__SHORT TASK__. Reproduce the lines from the one containing "Given the hanging" through the one containing "2.47 meters", and nothing else.

__GIVEN DATA__.
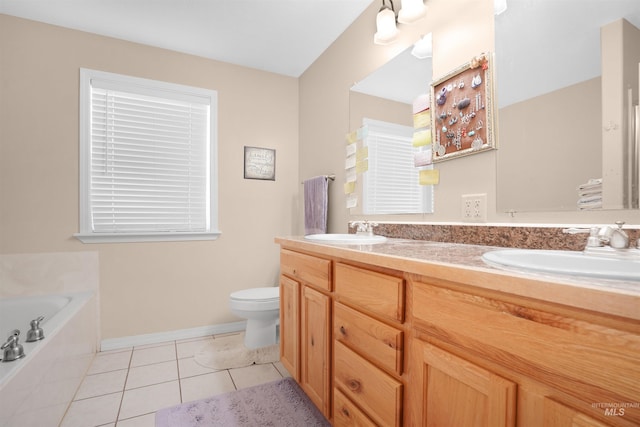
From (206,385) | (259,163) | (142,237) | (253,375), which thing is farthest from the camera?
(259,163)

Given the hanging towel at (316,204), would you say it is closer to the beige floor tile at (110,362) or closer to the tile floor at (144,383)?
the tile floor at (144,383)

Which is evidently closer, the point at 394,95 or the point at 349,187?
the point at 394,95

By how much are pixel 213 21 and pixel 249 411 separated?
2.47 meters

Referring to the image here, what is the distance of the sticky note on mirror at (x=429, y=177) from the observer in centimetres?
152

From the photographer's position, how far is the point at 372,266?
1025mm

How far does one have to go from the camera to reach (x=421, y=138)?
5.24ft

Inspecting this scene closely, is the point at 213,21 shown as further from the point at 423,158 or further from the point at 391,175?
the point at 423,158

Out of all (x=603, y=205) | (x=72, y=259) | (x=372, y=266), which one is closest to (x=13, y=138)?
(x=72, y=259)

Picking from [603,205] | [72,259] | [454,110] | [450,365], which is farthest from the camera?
[72,259]

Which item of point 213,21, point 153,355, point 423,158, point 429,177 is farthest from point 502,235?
point 153,355

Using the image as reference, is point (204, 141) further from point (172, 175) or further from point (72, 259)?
point (72, 259)

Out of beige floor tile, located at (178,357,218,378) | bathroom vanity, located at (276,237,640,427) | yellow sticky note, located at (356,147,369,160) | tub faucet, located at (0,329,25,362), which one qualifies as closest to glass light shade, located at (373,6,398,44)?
yellow sticky note, located at (356,147,369,160)

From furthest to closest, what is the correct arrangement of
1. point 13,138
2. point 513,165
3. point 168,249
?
1. point 168,249
2. point 13,138
3. point 513,165

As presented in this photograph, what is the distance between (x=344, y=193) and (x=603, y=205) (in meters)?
1.50
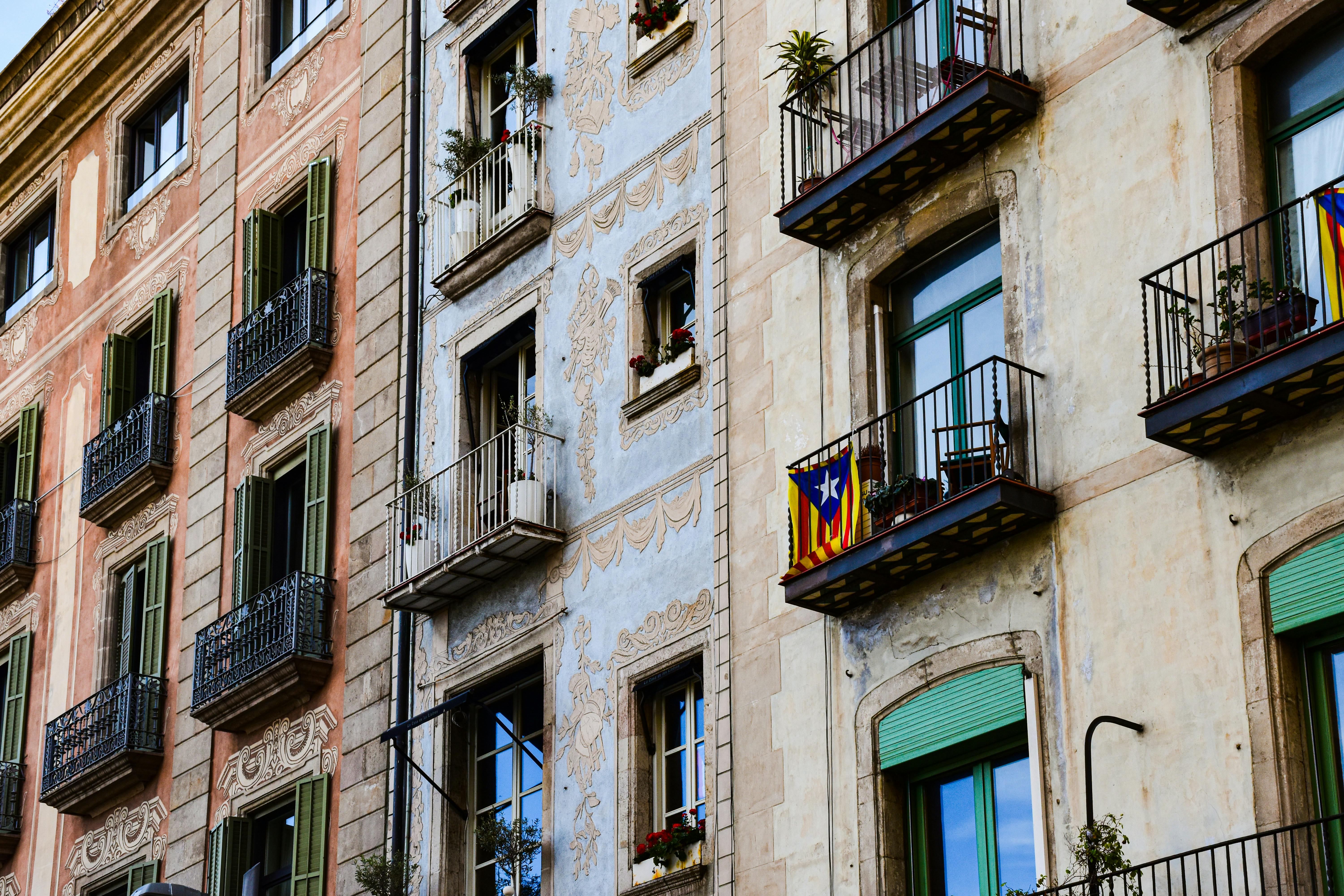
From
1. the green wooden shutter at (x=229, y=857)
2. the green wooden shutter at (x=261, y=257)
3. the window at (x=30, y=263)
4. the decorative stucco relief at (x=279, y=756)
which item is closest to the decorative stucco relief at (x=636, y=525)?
the decorative stucco relief at (x=279, y=756)

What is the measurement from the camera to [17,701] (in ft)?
101

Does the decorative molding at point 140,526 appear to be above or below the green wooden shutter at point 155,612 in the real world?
above

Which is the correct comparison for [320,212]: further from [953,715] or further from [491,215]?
[953,715]

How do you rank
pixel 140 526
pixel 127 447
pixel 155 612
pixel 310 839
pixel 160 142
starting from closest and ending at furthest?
pixel 310 839 → pixel 155 612 → pixel 140 526 → pixel 127 447 → pixel 160 142

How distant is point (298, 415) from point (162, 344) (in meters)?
4.24

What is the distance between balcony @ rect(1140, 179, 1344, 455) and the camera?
14.1 meters

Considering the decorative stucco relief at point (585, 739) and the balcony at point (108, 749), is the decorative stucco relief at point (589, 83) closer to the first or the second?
the decorative stucco relief at point (585, 739)

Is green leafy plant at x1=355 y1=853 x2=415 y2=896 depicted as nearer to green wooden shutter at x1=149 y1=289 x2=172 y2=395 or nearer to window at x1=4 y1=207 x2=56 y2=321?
green wooden shutter at x1=149 y1=289 x2=172 y2=395

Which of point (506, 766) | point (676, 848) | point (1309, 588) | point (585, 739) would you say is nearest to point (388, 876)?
point (506, 766)

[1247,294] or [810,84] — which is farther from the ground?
[810,84]

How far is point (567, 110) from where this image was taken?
23.2 m

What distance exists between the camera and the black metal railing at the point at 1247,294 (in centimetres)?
1437

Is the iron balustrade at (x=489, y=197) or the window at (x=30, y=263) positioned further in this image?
the window at (x=30, y=263)

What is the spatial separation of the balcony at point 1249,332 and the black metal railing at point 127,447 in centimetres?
1640
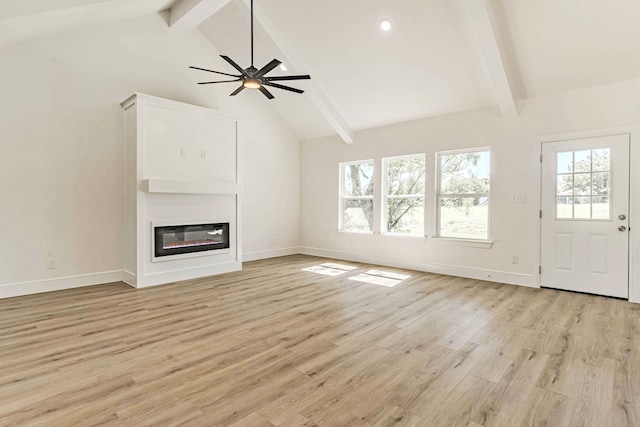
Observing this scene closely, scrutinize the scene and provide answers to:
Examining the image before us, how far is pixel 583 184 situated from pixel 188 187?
5.63m

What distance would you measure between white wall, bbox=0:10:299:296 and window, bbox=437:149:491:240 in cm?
472

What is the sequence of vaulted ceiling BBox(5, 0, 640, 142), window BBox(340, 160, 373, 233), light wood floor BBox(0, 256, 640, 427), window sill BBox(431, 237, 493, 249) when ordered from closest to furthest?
light wood floor BBox(0, 256, 640, 427), vaulted ceiling BBox(5, 0, 640, 142), window sill BBox(431, 237, 493, 249), window BBox(340, 160, 373, 233)

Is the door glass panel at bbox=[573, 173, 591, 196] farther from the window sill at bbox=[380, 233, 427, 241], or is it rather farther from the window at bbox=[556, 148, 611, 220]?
the window sill at bbox=[380, 233, 427, 241]

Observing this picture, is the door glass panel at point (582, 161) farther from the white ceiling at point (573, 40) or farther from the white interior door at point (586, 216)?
the white ceiling at point (573, 40)

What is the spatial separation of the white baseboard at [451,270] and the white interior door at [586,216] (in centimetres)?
27

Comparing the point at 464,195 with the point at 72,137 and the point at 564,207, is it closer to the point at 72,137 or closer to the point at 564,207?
the point at 564,207

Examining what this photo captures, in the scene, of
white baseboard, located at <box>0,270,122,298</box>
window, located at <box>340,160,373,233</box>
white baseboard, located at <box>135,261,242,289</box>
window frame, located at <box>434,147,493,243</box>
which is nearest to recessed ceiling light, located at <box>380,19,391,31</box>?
window frame, located at <box>434,147,493,243</box>

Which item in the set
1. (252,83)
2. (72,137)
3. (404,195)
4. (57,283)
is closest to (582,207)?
(404,195)

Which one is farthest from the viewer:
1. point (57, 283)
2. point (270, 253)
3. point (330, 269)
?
point (270, 253)

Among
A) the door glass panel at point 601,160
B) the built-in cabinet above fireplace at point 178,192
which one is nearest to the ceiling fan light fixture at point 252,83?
the built-in cabinet above fireplace at point 178,192

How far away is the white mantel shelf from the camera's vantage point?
466 centimetres

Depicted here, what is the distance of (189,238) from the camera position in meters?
5.32

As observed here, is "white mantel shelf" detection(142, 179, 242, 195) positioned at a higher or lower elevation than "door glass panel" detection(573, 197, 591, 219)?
higher

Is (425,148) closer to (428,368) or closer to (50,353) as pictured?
(428,368)
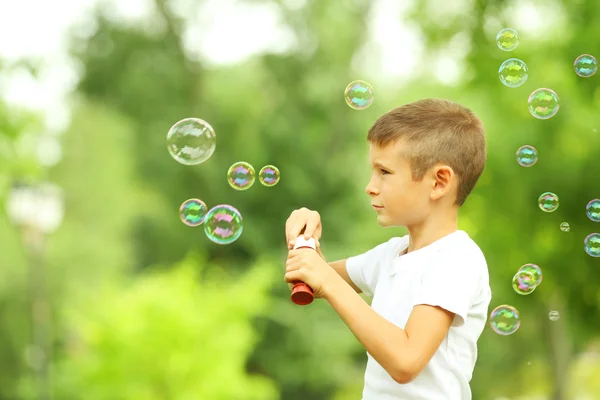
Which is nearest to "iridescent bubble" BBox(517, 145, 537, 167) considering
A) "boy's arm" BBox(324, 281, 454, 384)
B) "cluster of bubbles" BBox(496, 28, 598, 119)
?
"cluster of bubbles" BBox(496, 28, 598, 119)

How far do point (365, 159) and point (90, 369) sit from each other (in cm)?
1045

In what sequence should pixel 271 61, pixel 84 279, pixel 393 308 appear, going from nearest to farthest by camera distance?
pixel 393 308 → pixel 271 61 → pixel 84 279

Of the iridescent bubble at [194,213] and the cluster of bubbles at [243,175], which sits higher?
the cluster of bubbles at [243,175]

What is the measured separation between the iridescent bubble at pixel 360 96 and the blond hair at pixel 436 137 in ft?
4.71

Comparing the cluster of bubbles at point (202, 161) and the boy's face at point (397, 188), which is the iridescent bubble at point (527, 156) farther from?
the boy's face at point (397, 188)

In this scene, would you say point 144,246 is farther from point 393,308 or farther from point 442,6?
point 393,308

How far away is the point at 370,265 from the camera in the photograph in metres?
2.79

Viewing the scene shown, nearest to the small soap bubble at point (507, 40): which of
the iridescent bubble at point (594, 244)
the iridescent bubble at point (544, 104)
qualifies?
the iridescent bubble at point (544, 104)

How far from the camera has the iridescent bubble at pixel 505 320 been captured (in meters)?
3.60

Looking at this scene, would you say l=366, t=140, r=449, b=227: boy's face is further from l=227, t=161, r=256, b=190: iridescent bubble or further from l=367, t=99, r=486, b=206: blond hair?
l=227, t=161, r=256, b=190: iridescent bubble

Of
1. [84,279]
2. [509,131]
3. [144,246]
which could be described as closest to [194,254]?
[144,246]

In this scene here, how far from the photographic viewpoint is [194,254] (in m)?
21.0

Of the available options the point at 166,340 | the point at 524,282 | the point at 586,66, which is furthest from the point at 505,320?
the point at 166,340

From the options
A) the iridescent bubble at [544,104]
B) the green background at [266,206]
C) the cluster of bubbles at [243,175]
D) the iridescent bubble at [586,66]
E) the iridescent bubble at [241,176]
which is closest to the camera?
the cluster of bubbles at [243,175]
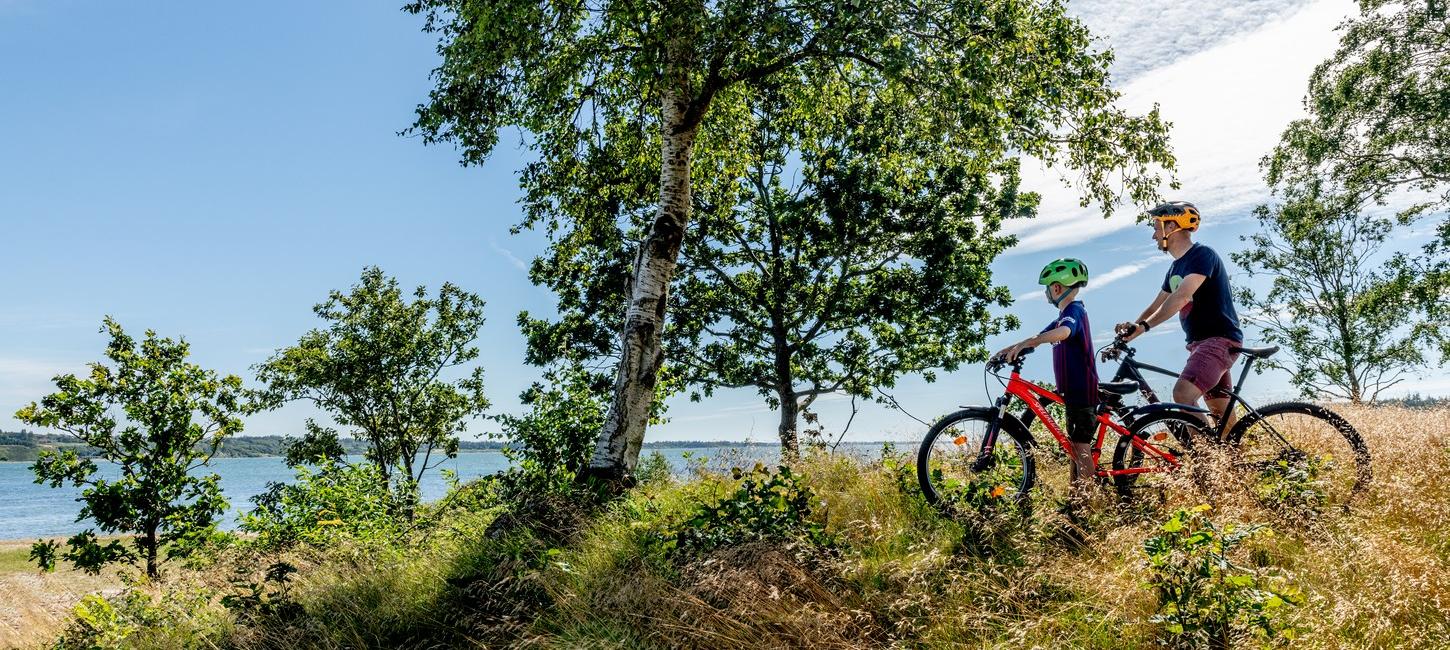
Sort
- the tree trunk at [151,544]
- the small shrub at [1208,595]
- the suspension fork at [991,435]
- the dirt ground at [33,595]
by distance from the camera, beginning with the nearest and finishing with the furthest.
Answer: the small shrub at [1208,595] < the suspension fork at [991,435] < the dirt ground at [33,595] < the tree trunk at [151,544]

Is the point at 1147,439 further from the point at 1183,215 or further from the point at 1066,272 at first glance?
the point at 1183,215

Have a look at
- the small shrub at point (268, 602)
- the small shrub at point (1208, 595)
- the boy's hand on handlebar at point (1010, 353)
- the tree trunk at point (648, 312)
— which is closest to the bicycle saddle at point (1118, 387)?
the boy's hand on handlebar at point (1010, 353)

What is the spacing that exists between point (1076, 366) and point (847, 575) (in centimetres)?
245

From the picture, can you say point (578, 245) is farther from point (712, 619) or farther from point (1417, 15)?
point (1417, 15)

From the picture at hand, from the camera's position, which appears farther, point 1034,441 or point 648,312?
point 648,312

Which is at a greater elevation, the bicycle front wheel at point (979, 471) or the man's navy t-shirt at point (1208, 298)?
the man's navy t-shirt at point (1208, 298)

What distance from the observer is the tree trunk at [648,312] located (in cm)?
911

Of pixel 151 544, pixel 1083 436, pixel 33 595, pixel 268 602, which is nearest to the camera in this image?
pixel 1083 436

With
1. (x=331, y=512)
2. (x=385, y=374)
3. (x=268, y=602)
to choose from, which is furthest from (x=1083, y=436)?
(x=385, y=374)

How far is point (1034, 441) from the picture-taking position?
6324 mm

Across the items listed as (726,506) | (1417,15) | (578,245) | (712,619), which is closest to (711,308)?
(578,245)

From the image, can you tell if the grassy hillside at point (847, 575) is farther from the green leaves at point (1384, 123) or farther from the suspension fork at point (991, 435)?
the green leaves at point (1384, 123)

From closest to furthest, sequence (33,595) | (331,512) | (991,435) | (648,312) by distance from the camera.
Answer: (991,435) → (648,312) → (331,512) → (33,595)

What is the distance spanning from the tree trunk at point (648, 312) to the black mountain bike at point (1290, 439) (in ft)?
16.6
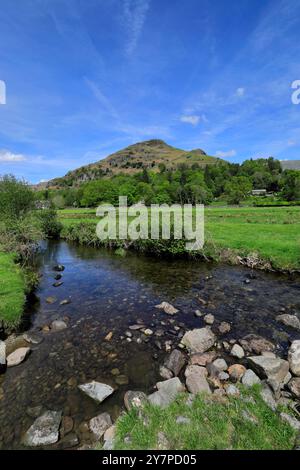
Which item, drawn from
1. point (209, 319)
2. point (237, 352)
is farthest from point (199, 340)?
point (209, 319)

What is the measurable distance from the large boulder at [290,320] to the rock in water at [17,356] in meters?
11.8

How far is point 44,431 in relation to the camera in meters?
6.21

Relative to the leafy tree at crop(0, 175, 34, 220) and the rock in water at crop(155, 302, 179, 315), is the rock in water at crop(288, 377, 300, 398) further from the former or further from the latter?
the leafy tree at crop(0, 175, 34, 220)

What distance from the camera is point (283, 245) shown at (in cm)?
2156

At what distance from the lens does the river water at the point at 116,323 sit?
7.43 m

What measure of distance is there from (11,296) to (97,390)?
26.2ft

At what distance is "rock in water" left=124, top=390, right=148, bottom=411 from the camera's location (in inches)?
267

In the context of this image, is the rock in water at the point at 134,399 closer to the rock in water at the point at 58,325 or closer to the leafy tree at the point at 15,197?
the rock in water at the point at 58,325

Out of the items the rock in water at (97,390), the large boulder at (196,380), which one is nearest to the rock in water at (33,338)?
the rock in water at (97,390)

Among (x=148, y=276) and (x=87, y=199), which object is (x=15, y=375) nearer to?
(x=148, y=276)

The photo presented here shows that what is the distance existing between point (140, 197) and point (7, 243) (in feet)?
353

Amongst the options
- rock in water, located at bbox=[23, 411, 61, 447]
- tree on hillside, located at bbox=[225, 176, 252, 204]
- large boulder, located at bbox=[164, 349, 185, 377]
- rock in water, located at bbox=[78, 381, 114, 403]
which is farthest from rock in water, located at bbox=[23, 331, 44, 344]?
tree on hillside, located at bbox=[225, 176, 252, 204]
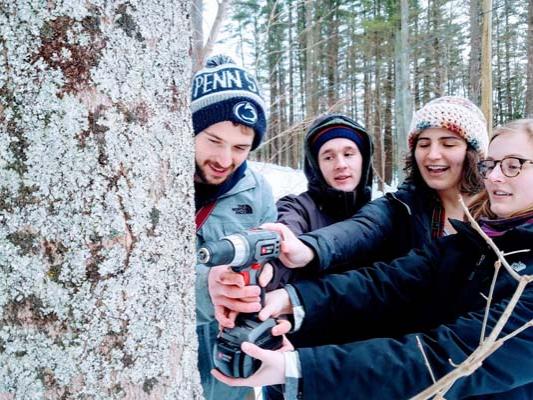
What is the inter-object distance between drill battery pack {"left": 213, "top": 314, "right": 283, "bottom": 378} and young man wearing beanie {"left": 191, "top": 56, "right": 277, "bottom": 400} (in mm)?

__TASK SOLUTION__.
Given the hanging towel at (316,204), would you say it is closer to the beige floor tile at (110,362) or closer to the tile floor at (144,383)?
the tile floor at (144,383)

Which is evidently closer, the point at 394,95 or the point at 349,187?
the point at 394,95

By how much are pixel 213 21 and pixel 249 411 separated?
2.47 meters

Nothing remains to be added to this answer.